A few recent studies have shed some light on tablet and e-reader owners and how much they read news. Tablet owners continue to consume a lot of magazines and newspapers, but, predictably, many of them are ditching printed products. Here are a few more takeaways for publishers.
Tablet ownership on the rise
Both e-reader and tablet ownership is on the rise, but e-readers, interestingly, are growing faster (presumably because they are less expensive). E-reader ownership among U.S. adults doubled from 6 percent to 12 percent between November and May, according to research from the Pew Internet and American Life Project
. Now 12 percent of Americans over the age of 18 have an e-book reading device like a Kindle or Nook. About 8 percent of adults own a tablet device like an iPad, and about 3 percent of U.S. adults own both an e-reader and a tablet.
Tablets will, however, start to gain more ground, as the Online Publishers Association
predicts 23 percent of the U.S. population will own a tablet by early 2012.
The takeaway: Tablet and e-reader ownership is on the rise and publishers should be building strategies for both platforms, not just tablets.
Newspaper and magazines on tablets
Research from GfK MRI's survey
of U.S. adults found that tablet devices are popular for consuming both magazines and newspapers.

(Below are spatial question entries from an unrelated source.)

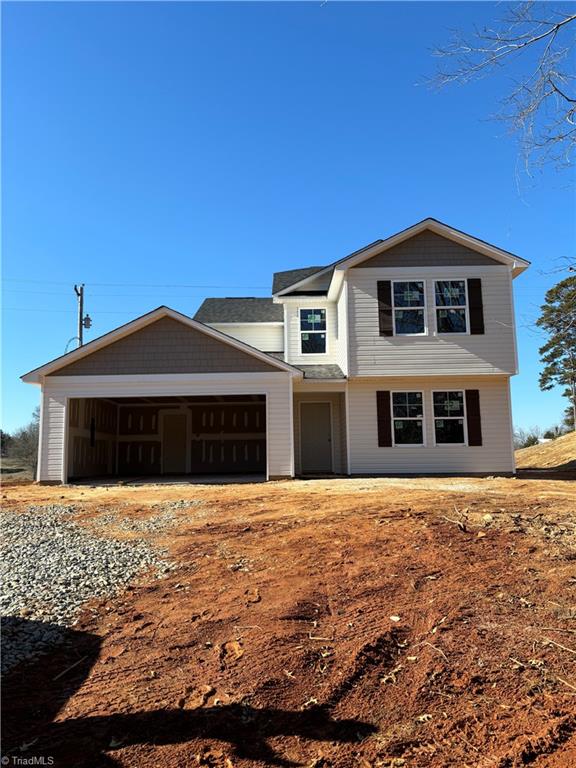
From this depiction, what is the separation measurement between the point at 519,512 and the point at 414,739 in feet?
17.2

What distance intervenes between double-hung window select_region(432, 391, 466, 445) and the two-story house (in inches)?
1.1

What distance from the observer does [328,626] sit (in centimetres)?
420

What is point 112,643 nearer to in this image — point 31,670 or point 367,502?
point 31,670

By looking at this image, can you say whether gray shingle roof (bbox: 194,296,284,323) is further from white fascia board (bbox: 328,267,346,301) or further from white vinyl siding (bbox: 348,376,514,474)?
white vinyl siding (bbox: 348,376,514,474)

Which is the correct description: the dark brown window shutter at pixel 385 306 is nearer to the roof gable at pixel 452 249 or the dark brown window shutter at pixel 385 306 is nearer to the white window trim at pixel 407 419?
the roof gable at pixel 452 249

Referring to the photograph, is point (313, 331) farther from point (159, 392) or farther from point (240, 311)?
point (159, 392)

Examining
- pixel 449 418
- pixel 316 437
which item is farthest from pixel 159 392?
pixel 449 418

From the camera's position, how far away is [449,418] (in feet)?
50.1

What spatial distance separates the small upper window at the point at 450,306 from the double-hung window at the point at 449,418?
1820 mm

About 39 percent of tablet owners have read a magazine and 41 percent have read a newspaper, respectively, on their device in the last six months. (The market research firm looked at consumption from September to April).
The takeaway: Tablets continue to be an attractive platform for consuming magazine and newspapers, particularly when compared to e-readers.
Tablet owners and print
Interestingly, GfK found in its research that tablet owners are also heavy consumers of magazines ― or, at least, more than the average American. Tablet owners are 66 percent more likely than the average U.S. adult to be heavy users of printed versions of magazines. This supports other research that iPad users consume a lot of news
, regardless of the medium.
But Forrester research
found that people who use an iPad or other tablet device consume printed newspapers and magazines less than they used to. Almost one-third of tablet owners read printed newspapers less often, Poynter reported about the research, which is available only to clients. And 23 percent of tablet owners read printed magazines less often. Interestingly, however, 8 percent of tablet owners consume more newspapers and 13 percent read more magazines. The largest segment has no difference in consumption.
: Tablets users are moving away from print products, which should come as no shock to publishers. The good news is tablet users are still showing a big appetite for content. The challenge will be keeping readers interested in paying for tablet content
as they make the transition from print.